I must say how much I agree with Kim C. that this selfish and greed mentality started wit Reagan, I cringe when I used to hear the previous administration laud his accomplishments, when Bill Clinton won the election by making everyone aware of the "trickle down economics" policy they were applying and unfortunately we are right back there with a bang, today we hear of the massive obcene bonuses while lip service is paid to ideas like "Make Poverty History", so suddenly world leaders decide to come clean and take action against the bonuses but hold on a minute the problem goes deeper than that because in my field of business we sometimes make a nominal profit, break even or have a loss, so where exactly do these institutions do business that create these massive bonuses outside of their working capital, I think I found out, a scheme called "interest rates", no matter how much the ordinary man leaves in a financial institution his interest amounts to a mere pittance per month, yet when the role is reversed and funds are acquired from these financial institutions no matter how small, their monthly interest charges are able the swallow most of the ordinary man's earnings e.g. a credit card company solicits you to open an account with a credit limit of £1,600, in about four years making regular deposits a customer could eventually pay close to £5,000 based on interest rates and charges and still owe close to £1,600, as bonuses part is paid as political contributi

Justyn V.
Justyn V8 years ago

I believe what is being overlooked in all of this is that technology is gradually and surely taking over the human labor on which the money system is based. This will accelerate until there is none or very little work to be done by humans, thus making labor and the money system conpletly obsolete.
The politicians and corporations cannot address this issue because their goal is to maintain the status quo as long as possible.
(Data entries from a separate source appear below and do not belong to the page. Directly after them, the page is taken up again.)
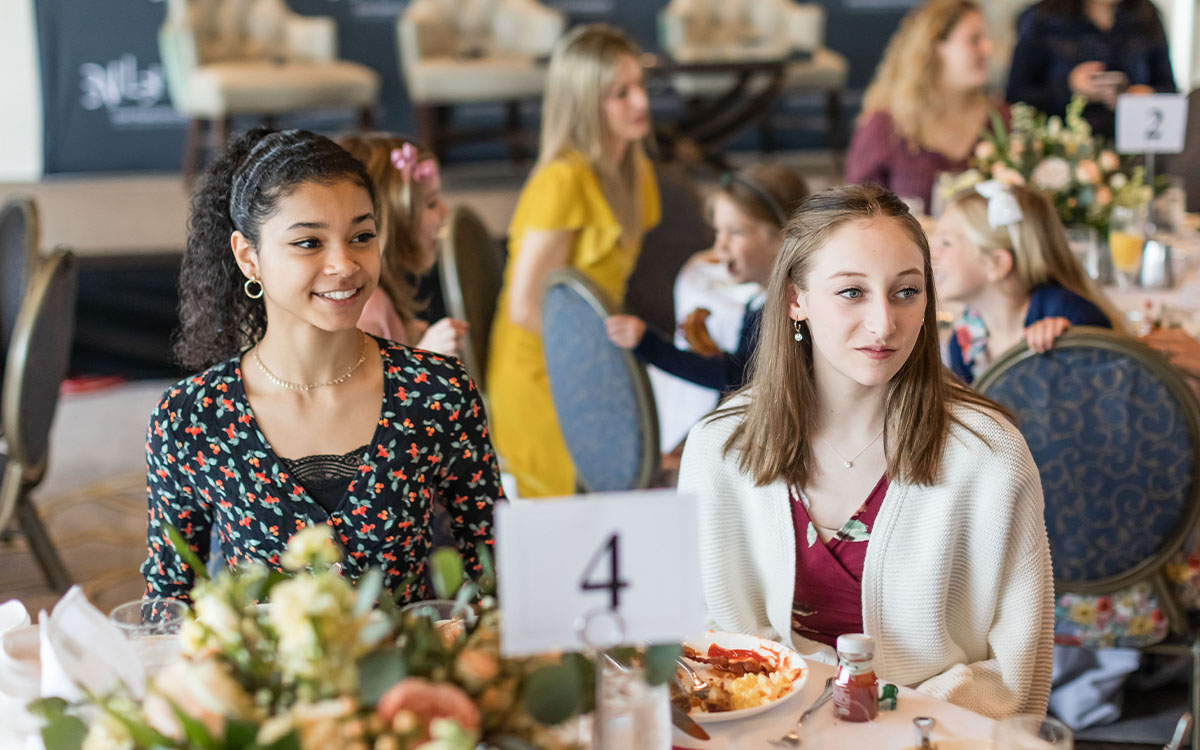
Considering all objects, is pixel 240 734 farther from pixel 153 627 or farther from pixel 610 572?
pixel 153 627

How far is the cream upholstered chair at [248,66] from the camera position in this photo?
7.44 meters

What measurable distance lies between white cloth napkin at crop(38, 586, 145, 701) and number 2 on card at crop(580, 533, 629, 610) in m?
0.43

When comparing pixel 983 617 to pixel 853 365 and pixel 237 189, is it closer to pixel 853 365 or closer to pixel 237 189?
pixel 853 365

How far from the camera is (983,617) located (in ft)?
5.77

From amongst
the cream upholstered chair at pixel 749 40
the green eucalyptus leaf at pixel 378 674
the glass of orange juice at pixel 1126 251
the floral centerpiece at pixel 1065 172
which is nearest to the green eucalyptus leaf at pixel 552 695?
the green eucalyptus leaf at pixel 378 674

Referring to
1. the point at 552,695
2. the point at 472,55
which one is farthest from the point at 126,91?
the point at 552,695

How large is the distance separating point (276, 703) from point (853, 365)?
3.17ft

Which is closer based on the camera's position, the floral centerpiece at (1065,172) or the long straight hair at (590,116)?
the long straight hair at (590,116)

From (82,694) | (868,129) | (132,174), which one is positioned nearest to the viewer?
(82,694)

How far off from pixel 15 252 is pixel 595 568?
10.0 feet

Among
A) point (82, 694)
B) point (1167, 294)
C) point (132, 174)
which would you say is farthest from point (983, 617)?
point (132, 174)

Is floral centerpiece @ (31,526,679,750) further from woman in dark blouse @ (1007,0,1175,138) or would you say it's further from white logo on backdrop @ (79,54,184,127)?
white logo on backdrop @ (79,54,184,127)

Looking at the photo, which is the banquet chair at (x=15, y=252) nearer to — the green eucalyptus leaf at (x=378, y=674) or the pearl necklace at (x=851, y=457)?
the pearl necklace at (x=851, y=457)

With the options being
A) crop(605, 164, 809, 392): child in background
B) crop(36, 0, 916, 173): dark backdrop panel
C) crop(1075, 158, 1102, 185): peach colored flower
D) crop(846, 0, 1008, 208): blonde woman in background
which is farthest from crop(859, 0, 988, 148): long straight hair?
crop(36, 0, 916, 173): dark backdrop panel
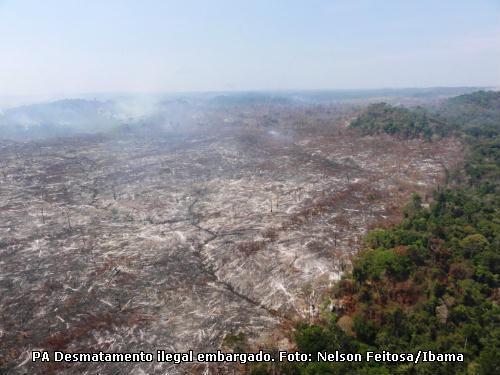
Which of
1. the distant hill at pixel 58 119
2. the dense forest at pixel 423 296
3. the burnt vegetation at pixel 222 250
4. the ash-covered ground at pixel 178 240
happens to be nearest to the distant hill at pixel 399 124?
the ash-covered ground at pixel 178 240

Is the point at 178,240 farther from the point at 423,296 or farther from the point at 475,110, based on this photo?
the point at 475,110

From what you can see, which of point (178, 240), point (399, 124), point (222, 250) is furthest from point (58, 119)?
point (222, 250)

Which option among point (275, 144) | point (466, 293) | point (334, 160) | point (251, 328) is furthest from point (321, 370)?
point (275, 144)

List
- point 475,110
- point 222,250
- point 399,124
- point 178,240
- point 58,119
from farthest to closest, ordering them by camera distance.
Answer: point 58,119
point 475,110
point 399,124
point 178,240
point 222,250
I invite people to visit the website of the 93 year old genius, Jacque Fresco, who has devised a global society, based on technology where there is no pollution, money, war, crime, corruption.
This planet would and should belong to everyone of us, not the greedy, power crazy, manipulators and controllers of the masses.
Jacque Fresco's website is www.thevenusproject.com Search, too, on the net "The Zeitgeist Movement" which is the publicity end of the venus project. This is an international movement that is sweeping the entire world.